There are many more photos in the linked album including the old gasworks for powering the now disused foghorns, the cistern above the castle tapped into a natural spring for fresh water, the old walkways to the quarry face and various curling stone remnants.

Lighthouse and Wagon Winch House (right)




Derelict Cottage








Old Workshop and rail lines for loading








Lighthouse Accomodation




















Books/Magazines on the table circa 1960




Cottage used by RSPB when doing Gull surveys




Other workshops








The Watch Tower


----------



## vmckeown (Apr 14, 2016)

Watch Tower 




















View from the Watch Tower


----------



## vmckeown (Apr 14, 2016)

Foghorns and Walkway


----------



## krela (Apr 14, 2016)

Great stuff, thanks for posting and for persisting with getting the photos working.


----------



## smiler (Apr 14, 2016)

That is good, I enjoyed it, Thanks


----------



## vmckeown (Apr 14, 2016)

Fascinating place. Lots of Scottish History, Maritime History and Industrial History, plus an amazing natural environment. Next trip out there will include exploration of caves that have had some human habitation in the distant past. 
We were fortunate to watch the Paddle Steamer Waverley pass by too, being from Hull where we used to ride her sister ships across the Humber, this was a real boon.

Sent from my SM-T230 using Tapatalk


----------



## tumble112 (Apr 14, 2016)

Fascinating report and well photographed. I am sure that the first derelict cottage in your photos was a tea room for day trippers to the island in the summer months. It closed in the early 1960s. This is place I have long wanted to visit. Thanks for posting.


----------



## scottyg100 (Apr 15, 2016)

Totally awesome I have often wondered what was on there when I used to venture to Girvan.

Thanks for sharing


----------



## HughieD (Apr 15, 2016)

Loved that...very ,very different and very interesting.


----------



## Dirus_Strictus (Apr 15, 2016)

Brilliant report on this place. Somewhat altered from the summer of 63.

Your take on the foghorns is interesting - I always took it that the steel receivers were for Air,(the usual operating medium for foghorns being compressed air)and that the gas plant provided fuel for the gas engines that powered the compressors and generators etc. Are you saying that these horns were powered by the rapidly expanding ignition products of an ignited volume of gas being directed through the horn?


----------



## vmckeown (Apr 15, 2016)

Dirus_Strictus said:


> Brilliant report on this place. Somewhat altered from the summer of 63.
> 
> Your take on the foghorns is interesting - I always took it that the steel receivers were for Air,(the usual operating medium for foghorns being compressed air)and that the gas plant provided fuel for the gas engines that powered the compressors and generators etc. Are you saying that these horns were powered by the rapidly expanding ignition products of an ignited volume of gas being directed through the horn?
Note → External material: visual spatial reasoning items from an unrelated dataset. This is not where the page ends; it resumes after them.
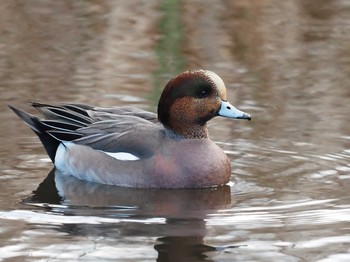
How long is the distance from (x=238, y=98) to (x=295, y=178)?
1.86m

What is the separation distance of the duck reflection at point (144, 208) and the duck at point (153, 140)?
0.09 meters

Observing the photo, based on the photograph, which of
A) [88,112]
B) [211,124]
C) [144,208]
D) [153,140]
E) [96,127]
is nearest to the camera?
[144,208]

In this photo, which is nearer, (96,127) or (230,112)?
(230,112)

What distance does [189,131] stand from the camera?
8344 mm

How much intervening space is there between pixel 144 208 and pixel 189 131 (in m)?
0.98

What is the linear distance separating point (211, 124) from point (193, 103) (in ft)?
3.53

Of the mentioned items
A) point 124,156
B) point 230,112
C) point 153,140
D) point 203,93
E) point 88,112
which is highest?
point 203,93

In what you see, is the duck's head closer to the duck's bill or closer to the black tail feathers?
the duck's bill

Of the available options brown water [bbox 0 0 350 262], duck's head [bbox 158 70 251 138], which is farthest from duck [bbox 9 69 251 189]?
brown water [bbox 0 0 350 262]

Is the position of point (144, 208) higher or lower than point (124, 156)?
lower

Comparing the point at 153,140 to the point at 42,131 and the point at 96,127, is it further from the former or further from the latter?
the point at 42,131

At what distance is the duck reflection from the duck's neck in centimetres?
45

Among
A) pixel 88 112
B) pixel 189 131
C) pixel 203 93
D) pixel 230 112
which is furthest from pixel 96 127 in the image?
pixel 230 112

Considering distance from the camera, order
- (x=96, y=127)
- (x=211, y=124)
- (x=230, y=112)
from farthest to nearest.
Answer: (x=211, y=124) < (x=96, y=127) < (x=230, y=112)
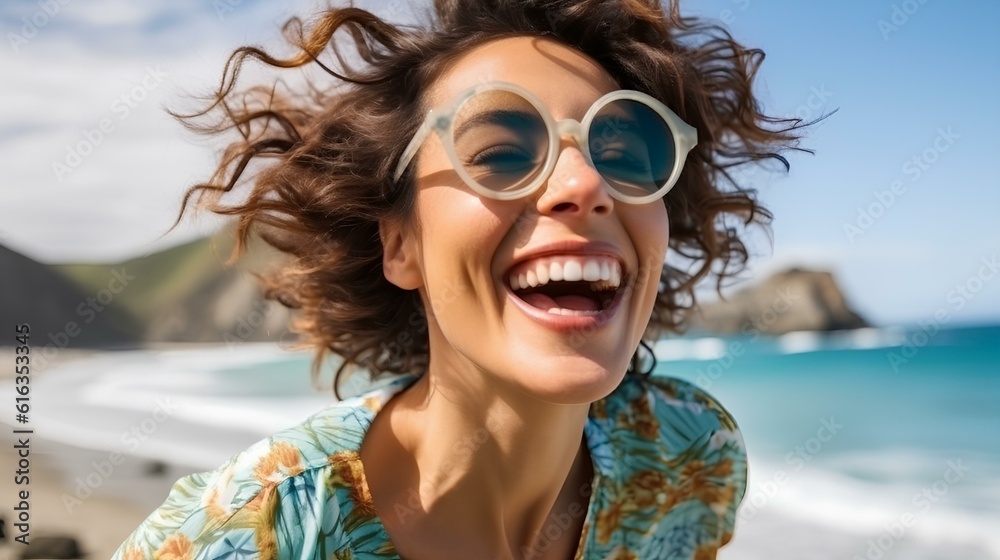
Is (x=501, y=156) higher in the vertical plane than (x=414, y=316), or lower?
higher

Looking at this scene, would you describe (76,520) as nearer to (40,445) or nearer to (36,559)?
(36,559)

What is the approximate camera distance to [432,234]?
8.89ft

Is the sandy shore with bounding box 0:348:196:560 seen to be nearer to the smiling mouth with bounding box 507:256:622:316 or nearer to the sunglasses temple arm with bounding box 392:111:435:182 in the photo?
the sunglasses temple arm with bounding box 392:111:435:182

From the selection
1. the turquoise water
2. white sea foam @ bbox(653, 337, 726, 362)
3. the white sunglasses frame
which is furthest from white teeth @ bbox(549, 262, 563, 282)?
white sea foam @ bbox(653, 337, 726, 362)

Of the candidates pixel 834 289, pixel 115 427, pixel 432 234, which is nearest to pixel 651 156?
pixel 432 234

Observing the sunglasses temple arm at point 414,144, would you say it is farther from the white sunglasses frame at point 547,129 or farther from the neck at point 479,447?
the neck at point 479,447

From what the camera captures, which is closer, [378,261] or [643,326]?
[643,326]

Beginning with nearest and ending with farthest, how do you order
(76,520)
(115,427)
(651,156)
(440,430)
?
(651,156) → (440,430) → (76,520) → (115,427)

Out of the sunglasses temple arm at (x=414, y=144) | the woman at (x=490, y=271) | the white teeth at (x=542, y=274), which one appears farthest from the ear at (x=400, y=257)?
the white teeth at (x=542, y=274)

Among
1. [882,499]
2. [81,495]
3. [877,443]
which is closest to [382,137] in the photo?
[81,495]

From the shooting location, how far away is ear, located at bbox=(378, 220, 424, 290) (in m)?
2.97

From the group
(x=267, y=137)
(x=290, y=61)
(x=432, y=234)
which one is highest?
(x=290, y=61)

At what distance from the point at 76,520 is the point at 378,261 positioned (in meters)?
4.16

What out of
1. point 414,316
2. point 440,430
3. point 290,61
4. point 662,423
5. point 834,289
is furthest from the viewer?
point 834,289
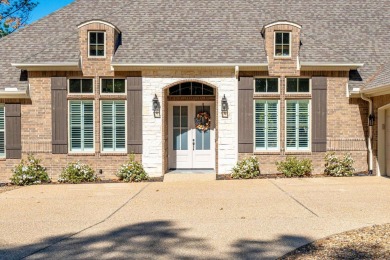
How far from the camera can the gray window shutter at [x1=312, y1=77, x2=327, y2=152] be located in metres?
14.1

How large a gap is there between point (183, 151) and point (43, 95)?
5247 millimetres

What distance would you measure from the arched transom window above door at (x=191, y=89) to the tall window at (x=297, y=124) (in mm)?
2997

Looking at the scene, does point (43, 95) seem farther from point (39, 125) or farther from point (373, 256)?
point (373, 256)

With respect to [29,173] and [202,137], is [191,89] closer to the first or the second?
[202,137]

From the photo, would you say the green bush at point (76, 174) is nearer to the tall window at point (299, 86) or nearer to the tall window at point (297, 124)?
the tall window at point (297, 124)

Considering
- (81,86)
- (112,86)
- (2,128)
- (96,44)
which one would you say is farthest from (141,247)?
(2,128)

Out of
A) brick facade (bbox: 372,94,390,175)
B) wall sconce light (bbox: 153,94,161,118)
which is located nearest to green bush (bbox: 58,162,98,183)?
wall sconce light (bbox: 153,94,161,118)

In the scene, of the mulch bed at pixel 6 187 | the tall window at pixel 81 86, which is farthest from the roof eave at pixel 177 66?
the mulch bed at pixel 6 187

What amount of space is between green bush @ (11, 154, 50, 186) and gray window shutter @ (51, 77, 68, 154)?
698 millimetres

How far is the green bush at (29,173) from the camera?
1320 cm

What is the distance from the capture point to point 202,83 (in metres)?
14.4

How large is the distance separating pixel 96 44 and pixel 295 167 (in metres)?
7.85

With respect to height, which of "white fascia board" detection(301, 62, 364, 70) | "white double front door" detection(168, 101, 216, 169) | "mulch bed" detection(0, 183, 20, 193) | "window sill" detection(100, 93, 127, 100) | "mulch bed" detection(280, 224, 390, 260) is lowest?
"mulch bed" detection(0, 183, 20, 193)

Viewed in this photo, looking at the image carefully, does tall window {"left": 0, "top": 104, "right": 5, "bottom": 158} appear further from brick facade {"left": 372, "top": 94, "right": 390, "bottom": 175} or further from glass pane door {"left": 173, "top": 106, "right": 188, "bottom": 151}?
brick facade {"left": 372, "top": 94, "right": 390, "bottom": 175}
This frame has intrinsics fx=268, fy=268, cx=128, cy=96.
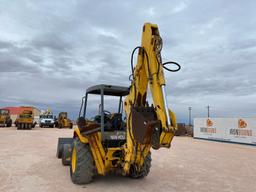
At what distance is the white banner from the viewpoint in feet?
61.8

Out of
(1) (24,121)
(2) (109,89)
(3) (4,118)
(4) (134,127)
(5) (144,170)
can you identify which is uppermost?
(3) (4,118)

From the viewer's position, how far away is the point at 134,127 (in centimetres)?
530

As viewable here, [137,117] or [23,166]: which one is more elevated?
[137,117]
No you're absolutely right. You can see four large vertical pressure tanks near the walkway (they've slipped from their brackets) and on the other foghorn there are four large horizontal tanks. These will have been brought up to pressure using a gas powered pump, the gas coming from the gasometers.


----------



## BikinGlynn (Apr 15, 2016)

That looks a truly epic explore, I strangely liked the bath tub pic!


----------



## jhluxton (Apr 16, 2016)

Sailed past here on WAVERLEY about 13 years ago. Always wondered what things looked like close up! Super photos.

John


----------



## ginger5092 (Apr 16, 2016)

Superb, brilliant pics


----------



## tazong (Apr 16, 2016)

Loved the photos loved the fact you went on you kaiyak to get them - super stuff


----------



## SlimJim (Apr 16, 2016)

Impressive! Beautiful place


----------



## Bob Scott (Oct 11, 2022)

Bob Scott, only seen Ailsa- Craig from the shoreline oppersite knew of the curlling stone's that came from there, now you have brought me a new understanding of the Island and what went on there, how great is history understanding it's past. Thank you. Bob Scott visited 2014.


----------